Last month the Supreme Court saved Simmons’s life. The citizens, legislators, and governor of Missouri (and those of 19 other states) had, it turned out, fallen grievously and unconstitutionally behind “the evolving standards of decency that mark a maturing society.” Five justices decided that the Constitution prevented anyone under the age of 18 from being sentenced to death. So Christopher Simmons will live.

Many of the same people who were outraged that Congress would intervene in a decision the courts had already weighed in on, will probably not like my suggestions, but again, let’s pretend Terry did not exist.

What do we do. First, let’s recognize that there is a difference between what we can do and what we will do. The obvious choice is to appoint conservative jurists to the courts who will actually decide on existing laws, not make up new laws and substitute their standards of decency for our own. I frankly doubt that any Republican in Washington will really do what should and can be done.

So, what can we do?

The first thing we can do is stop thinking of the courts as some holier than thou branch of government. They too are politicians. They just happen to be unelected politicians on the federal level. Once they get to the court and no longer feel beholden to political interests they tend to develop a “to heck with you” attitude, but they are politicians nonetheless. So, first we should abandon our ingrained reverence for the court system.

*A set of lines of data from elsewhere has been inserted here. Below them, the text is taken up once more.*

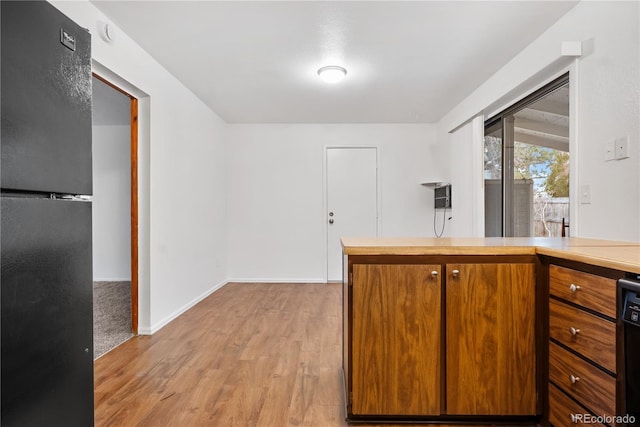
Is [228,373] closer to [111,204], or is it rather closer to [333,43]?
[333,43]

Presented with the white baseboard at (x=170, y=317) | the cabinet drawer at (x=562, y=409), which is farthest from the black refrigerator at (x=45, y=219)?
the cabinet drawer at (x=562, y=409)

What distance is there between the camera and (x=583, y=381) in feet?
4.10

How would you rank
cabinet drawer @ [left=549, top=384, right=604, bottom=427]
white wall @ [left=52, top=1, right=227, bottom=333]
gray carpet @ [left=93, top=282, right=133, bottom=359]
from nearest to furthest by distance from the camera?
1. cabinet drawer @ [left=549, top=384, right=604, bottom=427]
2. white wall @ [left=52, top=1, right=227, bottom=333]
3. gray carpet @ [left=93, top=282, right=133, bottom=359]

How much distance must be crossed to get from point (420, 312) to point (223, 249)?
3.70 m

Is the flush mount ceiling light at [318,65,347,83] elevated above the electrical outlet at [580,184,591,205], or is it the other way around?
the flush mount ceiling light at [318,65,347,83]

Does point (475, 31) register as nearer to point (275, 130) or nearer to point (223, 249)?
point (275, 130)

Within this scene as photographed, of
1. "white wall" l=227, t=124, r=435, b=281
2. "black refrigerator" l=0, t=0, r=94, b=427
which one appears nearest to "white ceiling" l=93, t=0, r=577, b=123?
"white wall" l=227, t=124, r=435, b=281

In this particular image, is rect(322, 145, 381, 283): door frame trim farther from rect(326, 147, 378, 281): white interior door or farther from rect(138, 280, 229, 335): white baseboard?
rect(138, 280, 229, 335): white baseboard

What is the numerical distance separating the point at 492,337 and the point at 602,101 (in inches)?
60.7

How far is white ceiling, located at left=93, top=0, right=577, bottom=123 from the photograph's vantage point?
7.01 ft

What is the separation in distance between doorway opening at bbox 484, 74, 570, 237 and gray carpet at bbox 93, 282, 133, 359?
11.7ft

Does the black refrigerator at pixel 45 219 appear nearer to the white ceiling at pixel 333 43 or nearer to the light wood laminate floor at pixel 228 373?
the light wood laminate floor at pixel 228 373

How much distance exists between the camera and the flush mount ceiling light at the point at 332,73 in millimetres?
2947

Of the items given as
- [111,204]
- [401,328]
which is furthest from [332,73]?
[111,204]
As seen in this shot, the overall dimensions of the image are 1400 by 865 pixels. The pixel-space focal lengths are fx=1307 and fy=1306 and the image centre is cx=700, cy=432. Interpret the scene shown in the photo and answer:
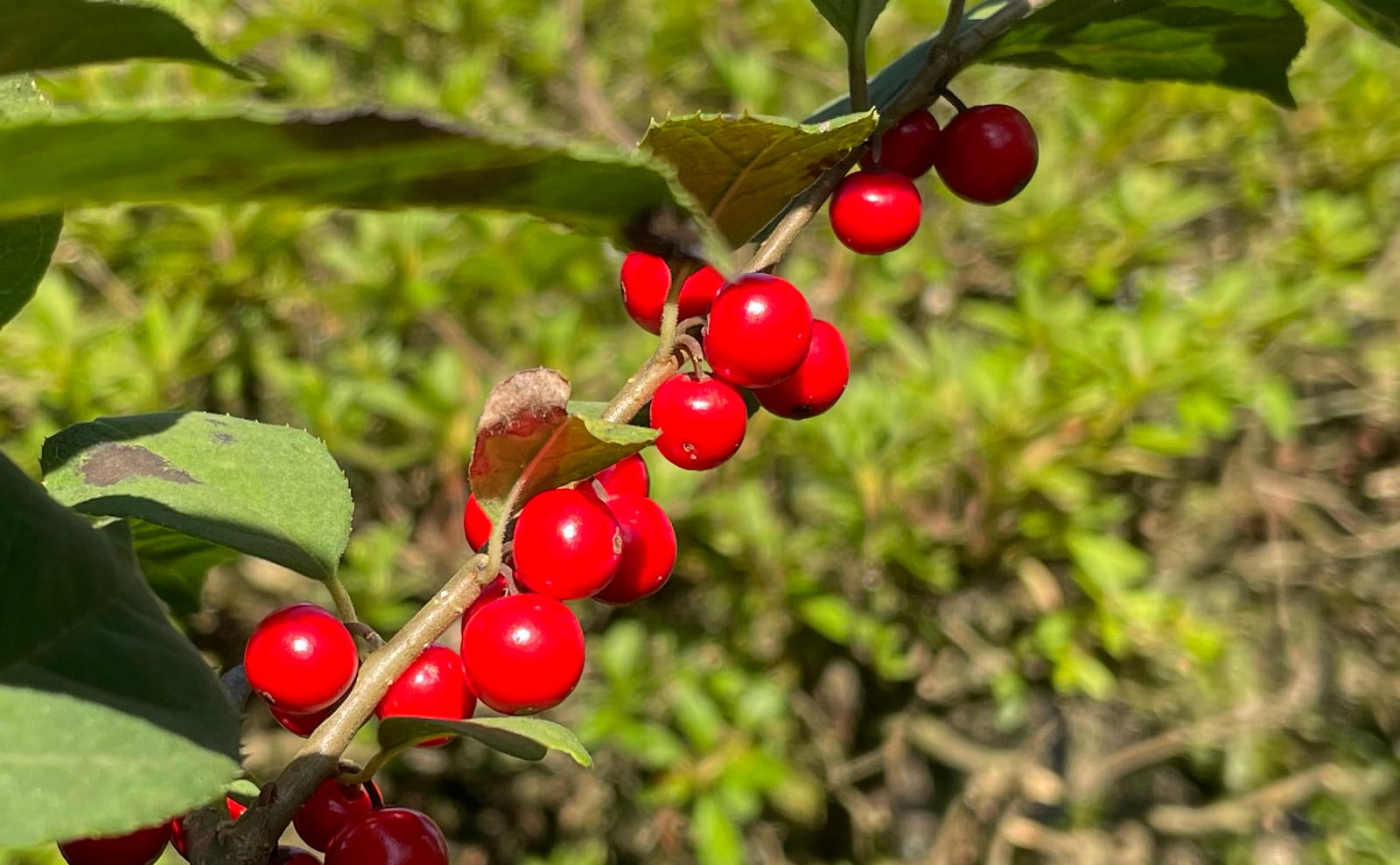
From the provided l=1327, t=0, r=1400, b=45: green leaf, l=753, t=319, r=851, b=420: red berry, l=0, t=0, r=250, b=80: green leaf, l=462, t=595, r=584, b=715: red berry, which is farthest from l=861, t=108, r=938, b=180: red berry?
l=0, t=0, r=250, b=80: green leaf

Second, in so recognizing the courts as made of politicians, we should also recognize the courts as a branch of government. Though some federal judges do not like it, the power of the purse is kept with the legislature, not the court system. I’m always fascinated by court decisions that order the legislature to spend money. They really have no power to do that — yet legislatures so often give in. Though the power of the purse was removed from the executive to prevent a dictatorial executive, we also need to recognize that the power of the purse must be kept from judges so they too do not become even greater dictators than they have already become.

Congress could, and should, cut the budget of the courts. Yes, it is not popular and we know lots of groups will cry about justice being denied for lack of funding. But it would send an extraordinary message to the courts — if they keep substituting their standards for our democratic standards, they will need to do so on their own dime and not the taxpayer’s dime.

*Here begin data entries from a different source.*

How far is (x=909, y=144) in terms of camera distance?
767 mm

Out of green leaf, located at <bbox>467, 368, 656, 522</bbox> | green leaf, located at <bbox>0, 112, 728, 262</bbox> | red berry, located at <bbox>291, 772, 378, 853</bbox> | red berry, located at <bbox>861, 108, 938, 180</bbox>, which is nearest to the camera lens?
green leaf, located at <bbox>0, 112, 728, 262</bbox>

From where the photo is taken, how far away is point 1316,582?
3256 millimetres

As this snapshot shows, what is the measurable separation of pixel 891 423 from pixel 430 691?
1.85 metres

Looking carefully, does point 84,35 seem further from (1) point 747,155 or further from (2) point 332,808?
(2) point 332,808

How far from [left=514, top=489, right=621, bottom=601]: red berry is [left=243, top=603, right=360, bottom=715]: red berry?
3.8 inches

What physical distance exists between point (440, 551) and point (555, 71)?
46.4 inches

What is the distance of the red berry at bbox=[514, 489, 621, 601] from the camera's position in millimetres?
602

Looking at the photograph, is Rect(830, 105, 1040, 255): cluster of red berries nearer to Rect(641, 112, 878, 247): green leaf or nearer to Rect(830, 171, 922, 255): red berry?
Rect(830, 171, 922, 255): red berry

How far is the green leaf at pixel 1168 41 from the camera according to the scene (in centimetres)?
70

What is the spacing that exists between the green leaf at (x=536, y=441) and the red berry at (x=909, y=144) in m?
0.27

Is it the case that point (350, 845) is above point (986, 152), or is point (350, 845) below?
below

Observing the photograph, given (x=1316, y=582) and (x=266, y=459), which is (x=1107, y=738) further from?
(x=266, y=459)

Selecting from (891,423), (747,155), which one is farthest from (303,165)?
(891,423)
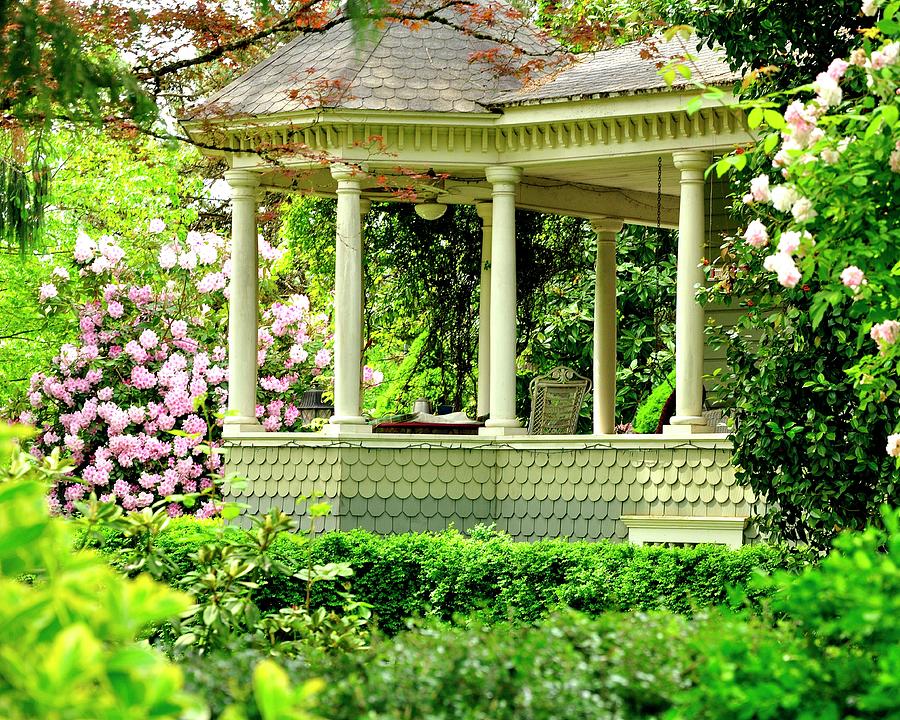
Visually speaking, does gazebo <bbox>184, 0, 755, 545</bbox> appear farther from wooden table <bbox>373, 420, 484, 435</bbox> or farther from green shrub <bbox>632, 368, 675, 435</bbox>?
green shrub <bbox>632, 368, 675, 435</bbox>

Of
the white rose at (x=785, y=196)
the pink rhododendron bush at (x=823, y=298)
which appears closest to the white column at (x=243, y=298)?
the pink rhododendron bush at (x=823, y=298)

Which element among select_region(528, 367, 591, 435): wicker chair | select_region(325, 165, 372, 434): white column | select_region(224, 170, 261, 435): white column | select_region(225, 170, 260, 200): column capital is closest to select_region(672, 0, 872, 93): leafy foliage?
select_region(325, 165, 372, 434): white column

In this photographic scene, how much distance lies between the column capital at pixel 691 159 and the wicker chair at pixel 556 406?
105 inches

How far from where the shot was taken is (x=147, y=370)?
1576cm

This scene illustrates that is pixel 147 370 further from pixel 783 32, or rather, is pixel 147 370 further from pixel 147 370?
pixel 783 32

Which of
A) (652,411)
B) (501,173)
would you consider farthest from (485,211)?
(652,411)

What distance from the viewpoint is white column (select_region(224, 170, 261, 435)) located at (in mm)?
13000

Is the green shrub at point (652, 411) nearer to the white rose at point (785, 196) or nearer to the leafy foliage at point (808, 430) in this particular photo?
the leafy foliage at point (808, 430)

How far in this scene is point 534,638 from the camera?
13.1ft

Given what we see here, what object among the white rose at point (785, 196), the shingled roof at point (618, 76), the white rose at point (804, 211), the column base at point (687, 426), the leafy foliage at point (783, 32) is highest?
the shingled roof at point (618, 76)

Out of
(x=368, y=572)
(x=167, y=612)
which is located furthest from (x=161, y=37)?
(x=167, y=612)

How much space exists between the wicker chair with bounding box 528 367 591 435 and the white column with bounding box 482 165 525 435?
3.33 ft

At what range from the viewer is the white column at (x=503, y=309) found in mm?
12383

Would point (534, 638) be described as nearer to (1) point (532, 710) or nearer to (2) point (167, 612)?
(1) point (532, 710)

Third, Congress should pick on a few judges and impeach them. Remind the judges that their tenure is only for a period of good behavior, not really for life. There are certainly federal judges out there that deserve impeachment. Congress, however, has relinquished its oversight role to the administrative wing of the federal judiciary. It is time to take it back.

Fourth, the Executive Branch, having waged a war of power with the Legislative Branch, should go on to war with the courts. The courts have, for some reason, gotten under some misguided notion that they are final arbiters and enforcers of laws. It is actually the Executive Branch that enforces the law and the Executive Branch should publically decline to enforce those decisions it disagrees with.

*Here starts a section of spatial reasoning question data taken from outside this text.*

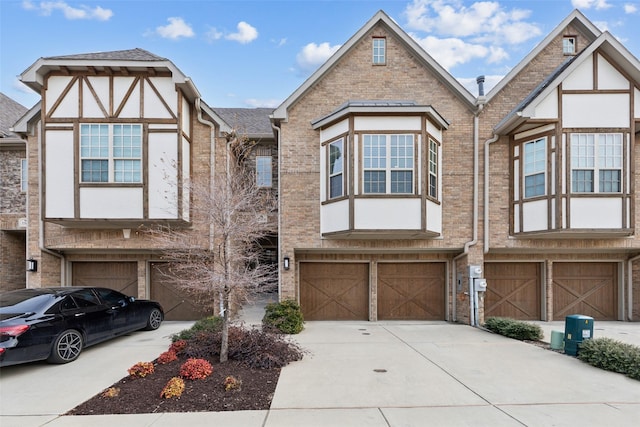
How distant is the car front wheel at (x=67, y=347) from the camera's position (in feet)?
21.8

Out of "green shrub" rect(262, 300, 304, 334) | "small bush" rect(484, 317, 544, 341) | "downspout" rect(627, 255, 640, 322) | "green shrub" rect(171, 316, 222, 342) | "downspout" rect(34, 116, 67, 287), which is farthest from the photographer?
"downspout" rect(627, 255, 640, 322)

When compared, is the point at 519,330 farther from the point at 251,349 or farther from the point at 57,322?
the point at 57,322

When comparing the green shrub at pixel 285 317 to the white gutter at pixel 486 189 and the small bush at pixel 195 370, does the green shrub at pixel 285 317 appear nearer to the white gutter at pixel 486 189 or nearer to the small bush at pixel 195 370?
the small bush at pixel 195 370

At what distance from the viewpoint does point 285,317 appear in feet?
30.9

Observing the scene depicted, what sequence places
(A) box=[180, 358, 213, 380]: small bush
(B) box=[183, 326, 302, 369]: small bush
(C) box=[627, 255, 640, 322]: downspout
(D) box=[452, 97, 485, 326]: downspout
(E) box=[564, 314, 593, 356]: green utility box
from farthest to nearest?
(C) box=[627, 255, 640, 322]: downspout
(D) box=[452, 97, 485, 326]: downspout
(E) box=[564, 314, 593, 356]: green utility box
(B) box=[183, 326, 302, 369]: small bush
(A) box=[180, 358, 213, 380]: small bush

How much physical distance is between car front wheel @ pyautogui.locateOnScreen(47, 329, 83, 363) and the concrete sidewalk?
8.4 inches

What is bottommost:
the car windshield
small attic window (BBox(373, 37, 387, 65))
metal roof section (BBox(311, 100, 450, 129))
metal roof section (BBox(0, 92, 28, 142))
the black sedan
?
the black sedan

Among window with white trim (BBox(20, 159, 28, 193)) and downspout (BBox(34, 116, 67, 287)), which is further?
window with white trim (BBox(20, 159, 28, 193))

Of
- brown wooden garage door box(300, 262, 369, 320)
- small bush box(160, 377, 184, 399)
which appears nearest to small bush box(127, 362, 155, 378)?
small bush box(160, 377, 184, 399)

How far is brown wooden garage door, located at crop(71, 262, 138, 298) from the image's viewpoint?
11422mm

All of these notions might be repugnant to some. I venture to say, however, that the ideas are only repugnant when we continue to treat the third branch of government as greater than it is. After all, it is the third branch of government.

Think of that in larger terms. The founding fathers put the legislative branch first because power came from the people. The executive was the second branch because the people then needed someone to execute the actions of the legislature. The judiciary was not an afterthought, but it was certainly third in thinking.

The federal bench has become arrogant and increasingly views itself as the first branch of government — capable of passing and enforcing laws without the other two branched. The other two branches, through budget, appointment, impeachment, and ignoring the third branch, have powers that are not effectively being used against the third.

Republicans everywhere like to say they are for small government. Recent actions tend to dispute that. If Republicans are serious about being for small government, they should not just focus on reducing the budget of the government, but also on reducing the power of the federal judiciary — a power not given, but taken by judicial order.